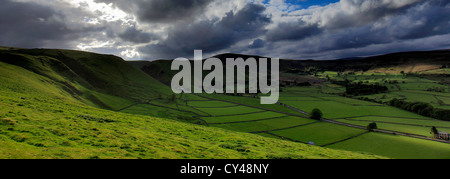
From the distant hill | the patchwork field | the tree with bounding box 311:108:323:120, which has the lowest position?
the patchwork field

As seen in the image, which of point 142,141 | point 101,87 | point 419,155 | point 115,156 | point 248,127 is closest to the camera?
point 115,156

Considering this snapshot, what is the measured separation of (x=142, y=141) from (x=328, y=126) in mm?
86674

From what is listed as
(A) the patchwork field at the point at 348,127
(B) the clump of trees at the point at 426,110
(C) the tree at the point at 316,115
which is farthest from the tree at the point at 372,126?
(B) the clump of trees at the point at 426,110

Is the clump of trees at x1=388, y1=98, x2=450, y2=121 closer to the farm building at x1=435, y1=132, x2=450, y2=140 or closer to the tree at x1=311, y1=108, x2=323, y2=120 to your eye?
the farm building at x1=435, y1=132, x2=450, y2=140

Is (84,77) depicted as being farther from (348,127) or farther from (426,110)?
(426,110)

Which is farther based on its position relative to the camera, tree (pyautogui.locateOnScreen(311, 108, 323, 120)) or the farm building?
tree (pyautogui.locateOnScreen(311, 108, 323, 120))

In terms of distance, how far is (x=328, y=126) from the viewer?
296ft

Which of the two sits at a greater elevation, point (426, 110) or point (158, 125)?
point (158, 125)

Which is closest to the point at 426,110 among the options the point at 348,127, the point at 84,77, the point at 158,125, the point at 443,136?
the point at 443,136

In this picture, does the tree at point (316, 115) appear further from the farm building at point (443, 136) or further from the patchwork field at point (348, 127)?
the farm building at point (443, 136)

========================

## Aufgabe
Gib alle Datensätze erneut wieder und setze dabei für "camera" jeweils "photographer" ein, ohne sonst etwas zu ändern. Lass die Bilder in der Antwort weg.

## Lösung
From the distant hill | the patchwork field | the tree with bounding box 311:108:323:120, which has the lowest position?
the patchwork field

As seen in the image, which of point 142,141 | point 101,87 | point 419,155 | point 115,156 | point 248,127 is closest to the photographer?
point 115,156

Considering this snapshot, what is the measured separation of (x=142, y=141) from (x=328, y=126) in mm?
86674

From what is listed as
(A) the patchwork field at the point at 348,127
(B) the clump of trees at the point at 426,110
(C) the tree at the point at 316,115
which is farthest from the tree at the point at 372,126?
(B) the clump of trees at the point at 426,110

Is the clump of trees at x1=388, y1=98, x2=450, y2=121 closer to the farm building at x1=435, y1=132, x2=450, y2=140 or closer to the tree at x1=311, y1=108, x2=323, y2=120 to your eye?
the farm building at x1=435, y1=132, x2=450, y2=140

Is (84,77) depicted as being farther from (348,127) or farther from (426,110)?
(426,110)

Which is farther based on its position relative to the photographer, tree (pyautogui.locateOnScreen(311, 108, 323, 120)) or the farm building?
tree (pyautogui.locateOnScreen(311, 108, 323, 120))

In terms of distance, how far is (x=328, y=126) from the viewer?
296ft

Which of the two sits at a greater elevation, point (426, 110) or point (158, 125)?
point (158, 125)

Which is closest to the point at 426,110 among the options the point at 348,127, the point at 84,77, the point at 158,125, the point at 443,136?
the point at 443,136

In this picture, does the tree at point (316, 115) appear further from the farm building at point (443, 136) or further from the patchwork field at point (348, 127)?
the farm building at point (443, 136)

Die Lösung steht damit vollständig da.